Corporate Fraud Scandals Can Happen Anywhere

12 January 2009

When it comes to corporate fraud scandals, nowhere is safe.

Revelations of a US$1 billion fraud at Indian information technology firm Satyam Computer Services do not point to a higher systemic risk of accounting scandals in India, or even in emerging markets versus the developed economies, governance experts said.

With a global financial crisis ruthlessly exposing wrongdoing that would be easier to hide in less stormy conditions, more major frauds are likely to come to light this year. To predict where, traditional analysis of governance offers little help.

Most attempts to measure and compare corporate governance and regulatory quality among countries show that standards are far higher in richer countries than the developing world.

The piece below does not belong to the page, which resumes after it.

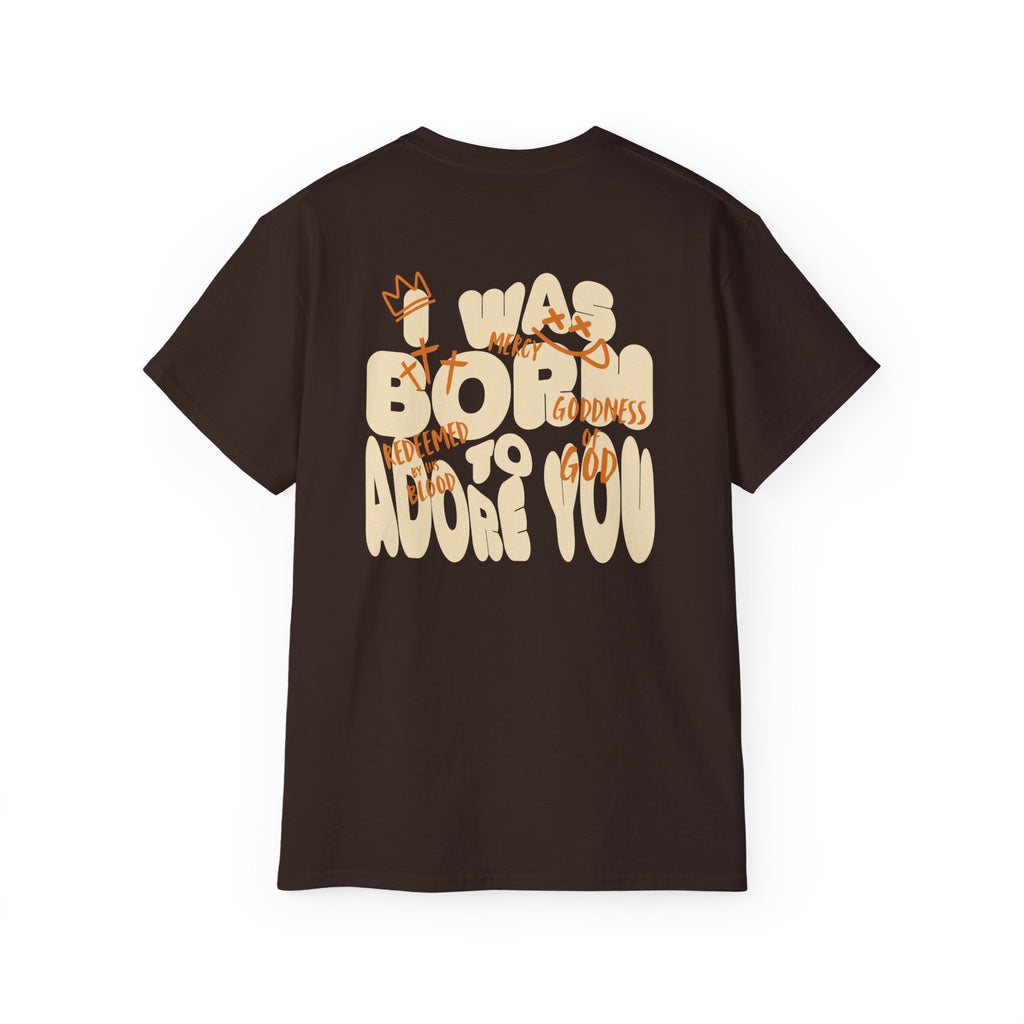Camiseta| I Was Born to Adore You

The World Bank’s annual World Governance Indicators rate US regulatory quality at 90.8 out of 100. India is rated 46.1 - below South Korea (78.6), Malaysia (67.0) and Thailand (56.3) but above China (45.6), Indonesia (43.7) and Vietnam (35.9).

Assessing the integrity of accounting practices, the Economist Intelligence Unit gives India a rating of two on a scale of zero to four, where zero is the best. That puts it above China, the Philippines and Vietnam, rated three, and Indonesia, rated four.
The apparent message from these rankings is that a corporate scandal in India was hardly unexpected, but that other emerging Asian economies are even more vulnerable - and investors in China and Indonesia have plenty of reasons to be worried.

Yet this is only part of the story. If cooking the books is more common in countries with poor governance rankings, nobody told the world’s corrupt executives. Scandals have been just as likely to erupt in supposed havens of corporate probity. ‘Corporate governance in many emerging markets companies is actually better than in more developed markets. It has needed to be robust in order to attract capital,’ said Christoph Avenarius, an emerging markets specialist at Credit Suisse.

The Enron, WorldCom and now Madoff debacles have shown how vulnerable the US has been to corporate fraud. Germany has had a series of scandals too. South Korea, supposedly with among the best corporate governance in Asia, has a long history of murky behaviour by some of its chaebol conglomerates.

To explain why conventional measures of governance and corruption fail to reflect the risk of corporate malfeasance, economists have been researching the concept of ‘state capture’.

The approach recognises that while in developed countries, outright bribery may be less prevalent, companies can sometimes benefit from ‘legal corruption’ by achieving undue influence over regulation and policymaking. In such an environment, lax oversight and corporate scandals can be expected.